◆ SOURCE EXCERPT:
** Start **
Freeman raises the same issues in his certiorari petition that he raised before the Court of Criminal Appeals. The opinion of the Court of Criminal Appeals provides a thorough treatment of the facts of this case, and it correctly disposes of each issue raised by Freeman in his petition.

Because this is a death-penalty case, this Court must, under Rule 39(k), Ala. R.App. P., review the record for plain error, i.e., any "error [that] has or probably has adversely affected the substantial rights" of the defendant.

"Our review of a death penalty case requires us to address any plain error or defect found in the proceeding under review, even if the error was not brought to the attention of the trial court. Rule 39(k), Ala. R.App. P. `"`Plain error' only arises if the error is so obvious that the failure to notice it would seriously affect the fairness or integrity of the judicial proceedings."' Ex parte Womack, 435 So.2d 766, 769 [(Ala.1983)], cert. denied, 464 U.S. 986, 104 S.Ct. 436, 78 L.Ed.2d 367 (1983), quoting United States v. Chaney, 662 F.2d 1148, 1152 (5th Cir.1981). This Court will take appropriate action when the error `has or probably has' substantially prejudiced the defendant. Rule 39(k), Ala. R.App. P."
** End **
◆ GOAL 1:
Copy the listing below word for word, starting at the line that contains "Which applies to point" and continuing through the end of the listing. Do not include the pictures.

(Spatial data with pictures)
** Start **
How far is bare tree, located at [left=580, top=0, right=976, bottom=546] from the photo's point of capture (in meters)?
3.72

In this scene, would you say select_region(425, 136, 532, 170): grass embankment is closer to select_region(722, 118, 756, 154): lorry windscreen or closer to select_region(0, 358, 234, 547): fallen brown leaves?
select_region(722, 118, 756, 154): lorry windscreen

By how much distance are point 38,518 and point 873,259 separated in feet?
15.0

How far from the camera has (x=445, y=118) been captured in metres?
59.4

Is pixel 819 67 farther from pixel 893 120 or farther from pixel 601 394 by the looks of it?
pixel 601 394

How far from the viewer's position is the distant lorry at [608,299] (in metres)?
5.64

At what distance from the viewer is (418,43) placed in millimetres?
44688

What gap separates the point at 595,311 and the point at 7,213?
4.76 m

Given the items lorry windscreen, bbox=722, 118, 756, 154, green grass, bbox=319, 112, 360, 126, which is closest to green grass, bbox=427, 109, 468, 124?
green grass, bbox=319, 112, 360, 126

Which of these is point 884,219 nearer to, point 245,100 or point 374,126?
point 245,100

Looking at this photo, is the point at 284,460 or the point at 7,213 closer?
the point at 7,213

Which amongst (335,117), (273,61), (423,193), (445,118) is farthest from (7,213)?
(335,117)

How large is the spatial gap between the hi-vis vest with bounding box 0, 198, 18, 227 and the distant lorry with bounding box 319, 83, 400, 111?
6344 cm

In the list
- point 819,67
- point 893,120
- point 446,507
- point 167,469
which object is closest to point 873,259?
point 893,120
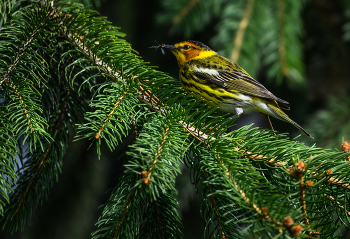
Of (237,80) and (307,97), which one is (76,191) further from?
(307,97)

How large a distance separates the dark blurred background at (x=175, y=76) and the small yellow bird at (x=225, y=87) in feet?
0.66

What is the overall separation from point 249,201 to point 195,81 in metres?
1.52

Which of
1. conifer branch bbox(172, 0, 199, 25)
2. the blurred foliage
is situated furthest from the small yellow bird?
the blurred foliage

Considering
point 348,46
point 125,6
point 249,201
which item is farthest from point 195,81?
point 348,46

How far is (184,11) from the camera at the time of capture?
8.47 ft

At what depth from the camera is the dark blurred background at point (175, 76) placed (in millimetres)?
2307

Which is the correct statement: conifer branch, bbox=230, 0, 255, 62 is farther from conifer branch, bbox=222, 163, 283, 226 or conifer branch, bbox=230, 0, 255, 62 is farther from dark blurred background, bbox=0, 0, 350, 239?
conifer branch, bbox=222, 163, 283, 226

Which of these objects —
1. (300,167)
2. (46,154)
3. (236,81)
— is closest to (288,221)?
(300,167)

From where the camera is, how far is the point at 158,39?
9.85 feet

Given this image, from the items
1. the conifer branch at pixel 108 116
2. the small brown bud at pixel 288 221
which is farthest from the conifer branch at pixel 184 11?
the small brown bud at pixel 288 221

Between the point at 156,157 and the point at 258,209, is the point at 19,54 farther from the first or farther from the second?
the point at 258,209

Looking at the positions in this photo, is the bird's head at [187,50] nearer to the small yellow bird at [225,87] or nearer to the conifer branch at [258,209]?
the small yellow bird at [225,87]

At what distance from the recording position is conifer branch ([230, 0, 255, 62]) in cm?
247

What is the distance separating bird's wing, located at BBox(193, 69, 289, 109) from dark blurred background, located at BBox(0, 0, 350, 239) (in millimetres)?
212
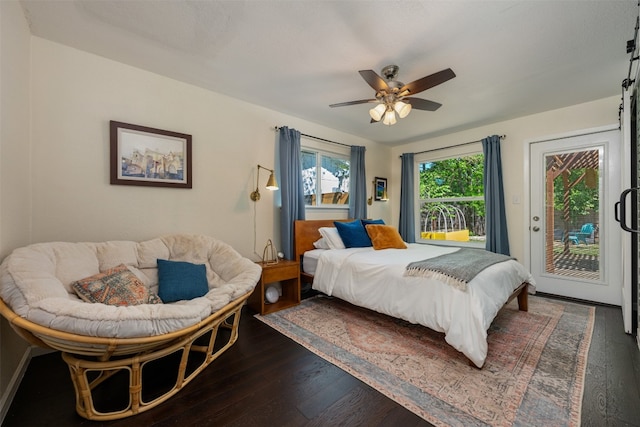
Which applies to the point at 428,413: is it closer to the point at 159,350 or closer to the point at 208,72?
the point at 159,350

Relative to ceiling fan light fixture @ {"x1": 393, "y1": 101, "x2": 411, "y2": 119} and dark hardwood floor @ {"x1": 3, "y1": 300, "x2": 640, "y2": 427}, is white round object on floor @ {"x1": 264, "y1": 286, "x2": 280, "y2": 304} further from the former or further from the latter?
ceiling fan light fixture @ {"x1": 393, "y1": 101, "x2": 411, "y2": 119}

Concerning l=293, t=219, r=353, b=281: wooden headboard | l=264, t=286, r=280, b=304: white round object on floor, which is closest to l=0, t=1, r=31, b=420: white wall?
l=264, t=286, r=280, b=304: white round object on floor

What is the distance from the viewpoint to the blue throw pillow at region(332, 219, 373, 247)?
11.4ft

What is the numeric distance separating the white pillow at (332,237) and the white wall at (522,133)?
97.2 inches

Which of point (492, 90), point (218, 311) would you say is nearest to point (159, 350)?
point (218, 311)

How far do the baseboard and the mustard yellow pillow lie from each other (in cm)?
318

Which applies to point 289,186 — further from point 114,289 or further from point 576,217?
point 576,217

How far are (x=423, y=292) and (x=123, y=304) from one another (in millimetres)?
2153

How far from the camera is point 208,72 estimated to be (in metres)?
2.54

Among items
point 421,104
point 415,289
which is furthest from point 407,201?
point 415,289

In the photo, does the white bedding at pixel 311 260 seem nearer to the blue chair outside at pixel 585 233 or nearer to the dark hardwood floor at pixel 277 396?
the dark hardwood floor at pixel 277 396

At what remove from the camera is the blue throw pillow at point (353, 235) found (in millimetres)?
3473

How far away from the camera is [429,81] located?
207 centimetres

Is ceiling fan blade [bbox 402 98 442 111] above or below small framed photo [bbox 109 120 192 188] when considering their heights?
above
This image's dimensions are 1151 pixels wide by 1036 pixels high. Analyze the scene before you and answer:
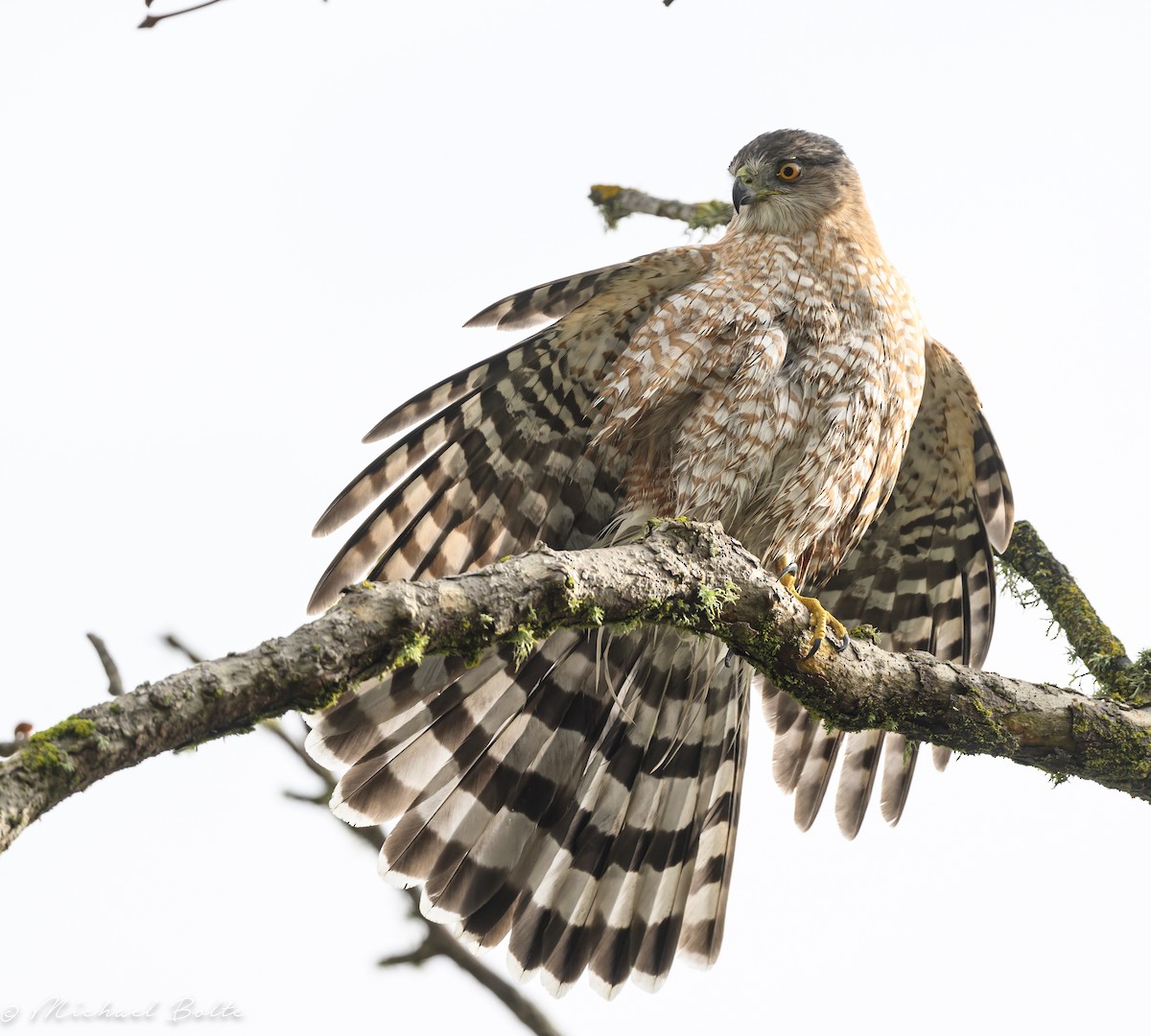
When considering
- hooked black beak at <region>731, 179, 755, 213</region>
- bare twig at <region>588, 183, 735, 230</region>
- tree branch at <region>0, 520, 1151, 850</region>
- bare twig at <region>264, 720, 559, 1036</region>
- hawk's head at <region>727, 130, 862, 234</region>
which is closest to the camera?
tree branch at <region>0, 520, 1151, 850</region>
** End **
◆ GOAL 2:
According to the plain-error passage, which rule requires the Court to review the record for plain error in a death-penalty case?

◆ CORRECT OUTPUT 1:
Which applies to point 289,186 — further from point 114,289 or further from point 576,217?
point 576,217

How far are (x=423, y=292) and (x=123, y=304) from one another (in millimetres)?
2153

How far from the camera is point 208,72 estimated to be (in metres)?
2.54

Among items
point 421,104
point 415,289
which is furthest from point 407,201?
point 415,289

In the photo, does the white bedding at pixel 311 260 seem nearer to the blue chair outside at pixel 585 233 or nearer to the dark hardwood floor at pixel 277 396?
the dark hardwood floor at pixel 277 396

At what remove from the camera is the blue throw pillow at point (353, 235) found (in millimetres)?
3473

How far away from the camera is [429,81] located?
207 centimetres

Is ceiling fan blade [bbox 402 98 442 111] above or below small framed photo [bbox 109 120 192 188] when considering their heights?
above
This image's dimensions are 1151 pixels wide by 1036 pixels high. Analyze the scene before you and answer:
When considering
- hooked black beak at <region>731, 179, 755, 213</region>
- bare twig at <region>588, 183, 735, 230</region>
- tree branch at <region>0, 520, 1151, 850</region>
- bare twig at <region>264, 720, 559, 1036</region>
- hawk's head at <region>727, 130, 862, 234</region>
which is closest to the camera?
tree branch at <region>0, 520, 1151, 850</region>

◆ CORRECT OUTPUT 2:
Rule 39(k), Ala. R.App. P.